When you put the group together, what kinds of characters were you looking for?
I started out pretty “blank” and looked for certain energies and mindsets, and then they started to take shape, and all I had to do was move along with them. No one was written with any special actor in mind, so everyone was cast later on. I wanted a diverse group of people whom we immediately wouldn’t think would go together. But they find this community with each other, despite it all, which gives me a little hope for humanity.

You’ve cast established actors and also made a couple of “outside” choices, among them Evelyn Mok, a stand-up comedian, and Julia Franzén, who’s probably best-known from reality shows and baking programmes.
We had this character who’d had some cosmetic surgery done, and we almost gave up, but then Julia turned up. The opening scene between her and Pernilla August went wonderfully. I greatly enjoy putting very different types of acting schools up against each other. It almost immediately gets funny.

Pernilla August plays a fine villain as the head psychologist.
Undoubtedly.

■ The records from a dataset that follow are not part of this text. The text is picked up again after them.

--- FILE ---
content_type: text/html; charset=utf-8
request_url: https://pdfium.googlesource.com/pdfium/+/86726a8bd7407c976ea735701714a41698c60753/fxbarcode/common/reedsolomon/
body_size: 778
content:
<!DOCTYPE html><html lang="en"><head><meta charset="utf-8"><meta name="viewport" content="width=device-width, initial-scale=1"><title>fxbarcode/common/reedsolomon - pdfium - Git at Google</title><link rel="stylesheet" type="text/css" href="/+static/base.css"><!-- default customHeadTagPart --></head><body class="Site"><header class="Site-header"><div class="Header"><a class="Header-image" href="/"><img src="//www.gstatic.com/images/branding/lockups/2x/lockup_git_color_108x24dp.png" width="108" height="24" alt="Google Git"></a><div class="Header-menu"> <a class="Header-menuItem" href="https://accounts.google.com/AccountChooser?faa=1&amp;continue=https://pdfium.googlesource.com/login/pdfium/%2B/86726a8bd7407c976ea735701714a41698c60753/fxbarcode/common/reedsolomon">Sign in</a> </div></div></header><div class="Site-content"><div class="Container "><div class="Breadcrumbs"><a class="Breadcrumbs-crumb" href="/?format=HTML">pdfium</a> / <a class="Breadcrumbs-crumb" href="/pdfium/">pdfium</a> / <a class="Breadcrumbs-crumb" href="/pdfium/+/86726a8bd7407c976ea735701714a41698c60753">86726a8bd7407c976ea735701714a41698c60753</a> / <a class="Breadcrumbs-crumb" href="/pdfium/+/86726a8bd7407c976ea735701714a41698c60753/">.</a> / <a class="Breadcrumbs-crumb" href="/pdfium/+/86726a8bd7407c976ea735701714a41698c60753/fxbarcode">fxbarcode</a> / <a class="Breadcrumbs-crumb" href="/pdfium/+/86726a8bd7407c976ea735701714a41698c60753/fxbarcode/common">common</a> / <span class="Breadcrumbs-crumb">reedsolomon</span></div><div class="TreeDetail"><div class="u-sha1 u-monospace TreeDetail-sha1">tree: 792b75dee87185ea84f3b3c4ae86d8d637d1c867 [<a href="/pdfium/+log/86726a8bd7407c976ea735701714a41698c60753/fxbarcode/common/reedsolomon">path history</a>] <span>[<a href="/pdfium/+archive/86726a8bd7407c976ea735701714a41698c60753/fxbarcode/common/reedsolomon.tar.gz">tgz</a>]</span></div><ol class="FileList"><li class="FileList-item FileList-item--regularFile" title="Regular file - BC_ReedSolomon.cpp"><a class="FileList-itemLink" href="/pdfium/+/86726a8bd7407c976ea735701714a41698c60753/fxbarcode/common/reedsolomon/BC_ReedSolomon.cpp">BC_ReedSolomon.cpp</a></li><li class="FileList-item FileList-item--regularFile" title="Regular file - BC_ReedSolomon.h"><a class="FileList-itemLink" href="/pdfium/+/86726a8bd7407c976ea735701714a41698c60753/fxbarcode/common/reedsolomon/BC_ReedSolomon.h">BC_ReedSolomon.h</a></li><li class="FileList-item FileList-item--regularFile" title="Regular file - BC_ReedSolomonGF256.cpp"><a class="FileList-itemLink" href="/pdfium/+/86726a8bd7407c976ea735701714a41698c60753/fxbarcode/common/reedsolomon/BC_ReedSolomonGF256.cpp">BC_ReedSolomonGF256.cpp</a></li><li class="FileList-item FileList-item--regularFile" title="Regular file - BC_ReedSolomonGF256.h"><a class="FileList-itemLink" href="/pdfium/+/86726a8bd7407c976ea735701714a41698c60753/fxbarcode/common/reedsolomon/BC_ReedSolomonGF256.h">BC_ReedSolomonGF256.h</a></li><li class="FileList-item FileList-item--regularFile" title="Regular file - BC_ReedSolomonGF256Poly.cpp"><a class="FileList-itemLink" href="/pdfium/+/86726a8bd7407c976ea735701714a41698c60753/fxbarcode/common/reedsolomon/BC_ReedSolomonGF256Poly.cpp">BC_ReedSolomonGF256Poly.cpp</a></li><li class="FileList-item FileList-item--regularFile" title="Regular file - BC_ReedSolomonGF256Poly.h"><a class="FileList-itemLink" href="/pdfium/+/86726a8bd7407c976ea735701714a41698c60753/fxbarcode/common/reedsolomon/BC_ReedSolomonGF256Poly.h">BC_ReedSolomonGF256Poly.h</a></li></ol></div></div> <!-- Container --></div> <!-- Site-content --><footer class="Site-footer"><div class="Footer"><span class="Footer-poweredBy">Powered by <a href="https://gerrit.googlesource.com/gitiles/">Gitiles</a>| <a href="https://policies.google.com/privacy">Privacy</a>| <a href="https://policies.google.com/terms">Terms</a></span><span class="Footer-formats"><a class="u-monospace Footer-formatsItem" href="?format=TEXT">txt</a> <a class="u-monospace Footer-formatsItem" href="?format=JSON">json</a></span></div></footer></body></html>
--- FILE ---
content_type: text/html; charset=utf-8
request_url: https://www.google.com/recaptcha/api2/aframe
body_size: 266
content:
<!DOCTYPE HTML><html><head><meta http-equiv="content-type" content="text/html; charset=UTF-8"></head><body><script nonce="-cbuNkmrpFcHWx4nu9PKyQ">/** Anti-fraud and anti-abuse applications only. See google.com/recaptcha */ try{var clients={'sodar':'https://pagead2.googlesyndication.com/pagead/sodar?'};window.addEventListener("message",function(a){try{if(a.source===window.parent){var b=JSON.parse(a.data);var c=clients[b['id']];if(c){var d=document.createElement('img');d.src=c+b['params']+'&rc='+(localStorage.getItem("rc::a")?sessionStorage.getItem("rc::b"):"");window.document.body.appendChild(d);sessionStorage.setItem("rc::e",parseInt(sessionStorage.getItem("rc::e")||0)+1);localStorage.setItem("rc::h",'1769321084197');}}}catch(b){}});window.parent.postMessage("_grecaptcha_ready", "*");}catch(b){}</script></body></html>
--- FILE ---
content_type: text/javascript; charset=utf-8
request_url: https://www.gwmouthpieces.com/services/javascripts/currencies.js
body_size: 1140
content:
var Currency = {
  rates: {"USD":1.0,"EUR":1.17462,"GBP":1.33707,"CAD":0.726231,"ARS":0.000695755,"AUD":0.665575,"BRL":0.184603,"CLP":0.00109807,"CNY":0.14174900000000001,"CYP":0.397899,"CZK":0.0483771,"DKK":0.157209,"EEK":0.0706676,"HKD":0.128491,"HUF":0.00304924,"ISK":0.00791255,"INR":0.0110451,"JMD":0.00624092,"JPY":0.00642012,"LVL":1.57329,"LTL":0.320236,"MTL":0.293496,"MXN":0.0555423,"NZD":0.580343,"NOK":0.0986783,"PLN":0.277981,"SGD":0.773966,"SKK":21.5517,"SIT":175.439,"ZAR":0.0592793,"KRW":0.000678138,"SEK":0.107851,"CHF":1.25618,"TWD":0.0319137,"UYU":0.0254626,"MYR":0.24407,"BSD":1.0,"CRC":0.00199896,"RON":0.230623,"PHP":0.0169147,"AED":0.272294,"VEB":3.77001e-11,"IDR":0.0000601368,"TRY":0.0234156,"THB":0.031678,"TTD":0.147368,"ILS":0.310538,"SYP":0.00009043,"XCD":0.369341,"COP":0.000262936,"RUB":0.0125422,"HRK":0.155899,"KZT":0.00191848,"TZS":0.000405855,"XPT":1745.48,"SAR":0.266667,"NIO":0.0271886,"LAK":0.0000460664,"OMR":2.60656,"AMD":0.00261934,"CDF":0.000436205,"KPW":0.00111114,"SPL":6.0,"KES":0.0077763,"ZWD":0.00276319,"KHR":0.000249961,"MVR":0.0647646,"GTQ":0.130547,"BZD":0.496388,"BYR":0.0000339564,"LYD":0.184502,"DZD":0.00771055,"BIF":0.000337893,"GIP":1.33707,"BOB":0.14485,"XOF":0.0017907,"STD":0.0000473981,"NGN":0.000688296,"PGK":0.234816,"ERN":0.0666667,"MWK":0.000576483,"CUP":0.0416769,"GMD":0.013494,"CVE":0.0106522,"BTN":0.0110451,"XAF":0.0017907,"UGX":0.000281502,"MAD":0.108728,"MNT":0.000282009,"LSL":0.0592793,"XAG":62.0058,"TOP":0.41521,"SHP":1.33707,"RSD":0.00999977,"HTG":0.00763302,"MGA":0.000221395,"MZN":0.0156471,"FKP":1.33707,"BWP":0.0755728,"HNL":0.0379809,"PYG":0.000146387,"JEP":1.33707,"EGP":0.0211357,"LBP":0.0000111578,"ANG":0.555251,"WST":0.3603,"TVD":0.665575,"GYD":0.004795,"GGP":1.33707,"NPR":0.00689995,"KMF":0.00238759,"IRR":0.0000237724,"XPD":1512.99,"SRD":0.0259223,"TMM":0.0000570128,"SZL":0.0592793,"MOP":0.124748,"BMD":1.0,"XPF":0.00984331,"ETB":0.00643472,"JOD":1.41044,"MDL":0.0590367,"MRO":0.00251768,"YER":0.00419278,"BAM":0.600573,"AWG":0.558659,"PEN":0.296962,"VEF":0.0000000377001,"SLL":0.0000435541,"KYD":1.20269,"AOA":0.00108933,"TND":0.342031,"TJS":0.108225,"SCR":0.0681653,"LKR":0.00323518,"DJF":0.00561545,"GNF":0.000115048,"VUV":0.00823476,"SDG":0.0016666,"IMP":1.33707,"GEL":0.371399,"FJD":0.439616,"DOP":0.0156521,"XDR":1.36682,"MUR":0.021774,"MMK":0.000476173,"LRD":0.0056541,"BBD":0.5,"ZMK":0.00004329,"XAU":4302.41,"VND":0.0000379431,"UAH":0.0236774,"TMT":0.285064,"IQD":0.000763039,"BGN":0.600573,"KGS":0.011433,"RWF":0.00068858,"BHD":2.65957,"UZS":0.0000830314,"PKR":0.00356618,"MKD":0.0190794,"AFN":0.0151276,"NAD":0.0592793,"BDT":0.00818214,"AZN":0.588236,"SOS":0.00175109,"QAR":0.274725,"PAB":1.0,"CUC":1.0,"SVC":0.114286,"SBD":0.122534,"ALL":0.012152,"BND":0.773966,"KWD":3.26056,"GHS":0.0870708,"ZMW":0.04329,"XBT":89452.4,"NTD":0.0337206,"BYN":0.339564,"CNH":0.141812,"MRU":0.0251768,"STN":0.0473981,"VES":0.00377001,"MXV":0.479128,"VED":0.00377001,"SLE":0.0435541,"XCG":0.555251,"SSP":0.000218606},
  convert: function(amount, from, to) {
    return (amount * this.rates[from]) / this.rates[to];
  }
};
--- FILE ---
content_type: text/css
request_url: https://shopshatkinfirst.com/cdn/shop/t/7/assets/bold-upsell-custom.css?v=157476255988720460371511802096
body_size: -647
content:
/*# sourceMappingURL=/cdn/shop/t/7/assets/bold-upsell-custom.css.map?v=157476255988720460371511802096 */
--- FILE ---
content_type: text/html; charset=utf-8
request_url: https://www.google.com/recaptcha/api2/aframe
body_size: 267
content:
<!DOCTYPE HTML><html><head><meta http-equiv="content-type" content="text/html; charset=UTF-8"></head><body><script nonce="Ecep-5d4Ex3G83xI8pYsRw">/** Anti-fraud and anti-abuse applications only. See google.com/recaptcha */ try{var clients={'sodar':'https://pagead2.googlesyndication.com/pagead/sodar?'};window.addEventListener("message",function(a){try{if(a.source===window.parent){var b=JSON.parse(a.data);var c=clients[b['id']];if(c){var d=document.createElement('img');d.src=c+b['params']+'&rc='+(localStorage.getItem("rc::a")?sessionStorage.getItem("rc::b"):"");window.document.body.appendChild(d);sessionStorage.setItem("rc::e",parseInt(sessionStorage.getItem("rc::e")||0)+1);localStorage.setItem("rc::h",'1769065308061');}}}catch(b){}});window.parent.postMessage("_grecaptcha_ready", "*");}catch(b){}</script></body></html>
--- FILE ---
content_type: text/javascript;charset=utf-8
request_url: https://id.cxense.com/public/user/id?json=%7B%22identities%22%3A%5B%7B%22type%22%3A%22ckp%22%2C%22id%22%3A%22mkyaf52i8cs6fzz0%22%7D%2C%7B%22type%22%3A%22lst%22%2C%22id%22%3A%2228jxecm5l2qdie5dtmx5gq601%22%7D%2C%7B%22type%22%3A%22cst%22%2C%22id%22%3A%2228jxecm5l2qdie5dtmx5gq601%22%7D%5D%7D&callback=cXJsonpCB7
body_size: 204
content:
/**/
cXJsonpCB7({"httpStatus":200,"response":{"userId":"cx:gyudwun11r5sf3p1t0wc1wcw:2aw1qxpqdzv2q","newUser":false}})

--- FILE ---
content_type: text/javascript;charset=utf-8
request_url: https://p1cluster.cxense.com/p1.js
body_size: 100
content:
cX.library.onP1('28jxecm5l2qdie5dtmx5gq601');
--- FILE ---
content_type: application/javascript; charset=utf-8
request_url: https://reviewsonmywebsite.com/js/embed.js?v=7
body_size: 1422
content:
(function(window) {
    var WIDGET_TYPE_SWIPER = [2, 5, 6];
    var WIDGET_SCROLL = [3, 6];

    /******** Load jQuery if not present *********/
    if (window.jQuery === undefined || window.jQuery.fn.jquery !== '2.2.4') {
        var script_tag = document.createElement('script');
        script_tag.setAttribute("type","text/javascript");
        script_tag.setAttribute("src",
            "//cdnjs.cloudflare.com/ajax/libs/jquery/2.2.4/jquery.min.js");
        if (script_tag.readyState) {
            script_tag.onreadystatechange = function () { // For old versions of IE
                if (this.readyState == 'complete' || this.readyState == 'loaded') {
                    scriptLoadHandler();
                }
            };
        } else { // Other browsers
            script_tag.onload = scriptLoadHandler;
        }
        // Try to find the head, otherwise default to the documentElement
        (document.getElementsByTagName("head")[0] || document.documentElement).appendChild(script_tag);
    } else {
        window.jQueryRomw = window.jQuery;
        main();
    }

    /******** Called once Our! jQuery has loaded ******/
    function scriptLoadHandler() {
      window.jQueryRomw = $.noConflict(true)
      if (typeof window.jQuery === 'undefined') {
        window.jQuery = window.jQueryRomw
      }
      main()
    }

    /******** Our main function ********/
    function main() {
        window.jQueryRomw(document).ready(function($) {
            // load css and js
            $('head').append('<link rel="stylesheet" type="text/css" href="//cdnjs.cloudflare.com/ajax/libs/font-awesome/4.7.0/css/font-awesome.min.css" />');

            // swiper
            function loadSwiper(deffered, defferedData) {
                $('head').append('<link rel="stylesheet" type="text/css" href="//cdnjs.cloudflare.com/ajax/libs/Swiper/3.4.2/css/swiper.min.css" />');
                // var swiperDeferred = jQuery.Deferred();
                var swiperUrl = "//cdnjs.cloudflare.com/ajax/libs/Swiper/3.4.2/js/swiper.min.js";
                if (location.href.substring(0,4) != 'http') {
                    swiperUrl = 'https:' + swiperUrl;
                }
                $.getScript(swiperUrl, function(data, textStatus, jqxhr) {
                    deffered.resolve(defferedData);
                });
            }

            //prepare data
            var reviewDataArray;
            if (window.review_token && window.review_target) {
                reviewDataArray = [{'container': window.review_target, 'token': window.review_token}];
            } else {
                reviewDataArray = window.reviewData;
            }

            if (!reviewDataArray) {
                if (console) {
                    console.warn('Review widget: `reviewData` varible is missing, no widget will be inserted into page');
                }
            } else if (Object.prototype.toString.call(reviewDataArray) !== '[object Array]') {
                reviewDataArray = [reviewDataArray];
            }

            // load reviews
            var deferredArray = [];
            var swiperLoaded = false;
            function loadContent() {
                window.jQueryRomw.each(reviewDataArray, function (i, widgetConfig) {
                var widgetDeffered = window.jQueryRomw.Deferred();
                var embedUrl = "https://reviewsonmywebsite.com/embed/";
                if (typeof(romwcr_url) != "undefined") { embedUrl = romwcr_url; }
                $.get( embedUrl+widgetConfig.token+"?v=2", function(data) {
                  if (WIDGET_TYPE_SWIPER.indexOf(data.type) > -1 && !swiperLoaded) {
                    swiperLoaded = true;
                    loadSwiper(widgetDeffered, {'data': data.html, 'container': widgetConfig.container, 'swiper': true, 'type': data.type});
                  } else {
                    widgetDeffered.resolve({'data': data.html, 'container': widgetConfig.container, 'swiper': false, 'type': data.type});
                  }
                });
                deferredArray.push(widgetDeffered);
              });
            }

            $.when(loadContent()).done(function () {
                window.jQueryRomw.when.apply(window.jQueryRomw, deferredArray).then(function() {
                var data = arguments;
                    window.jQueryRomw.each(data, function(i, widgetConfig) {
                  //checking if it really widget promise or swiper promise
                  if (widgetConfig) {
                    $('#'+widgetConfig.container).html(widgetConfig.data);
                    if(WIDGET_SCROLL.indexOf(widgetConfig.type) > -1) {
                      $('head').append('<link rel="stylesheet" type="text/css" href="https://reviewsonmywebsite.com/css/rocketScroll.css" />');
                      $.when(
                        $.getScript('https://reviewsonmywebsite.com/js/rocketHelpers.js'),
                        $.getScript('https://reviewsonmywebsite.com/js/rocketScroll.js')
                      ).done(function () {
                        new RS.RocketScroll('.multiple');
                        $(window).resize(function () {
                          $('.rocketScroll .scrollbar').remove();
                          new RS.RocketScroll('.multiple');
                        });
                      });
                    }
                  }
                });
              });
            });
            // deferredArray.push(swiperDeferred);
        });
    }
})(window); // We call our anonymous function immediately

It’s the first time we’d worked together, and she was fantastic.

We’ve already touched upon the light tone, and you also decided to end it on a high note together with our friends, despite everything…
Despite all the labels they’ve had to endure being placed upon them, they manage to break free. I wanted them to feel like heroes because of it. They did it their own way. As a viewer, I’m thinking that the dancing thing may look quite silly at the beginning of the story, but by the end, we may actually feel that, damn it, we want to join in.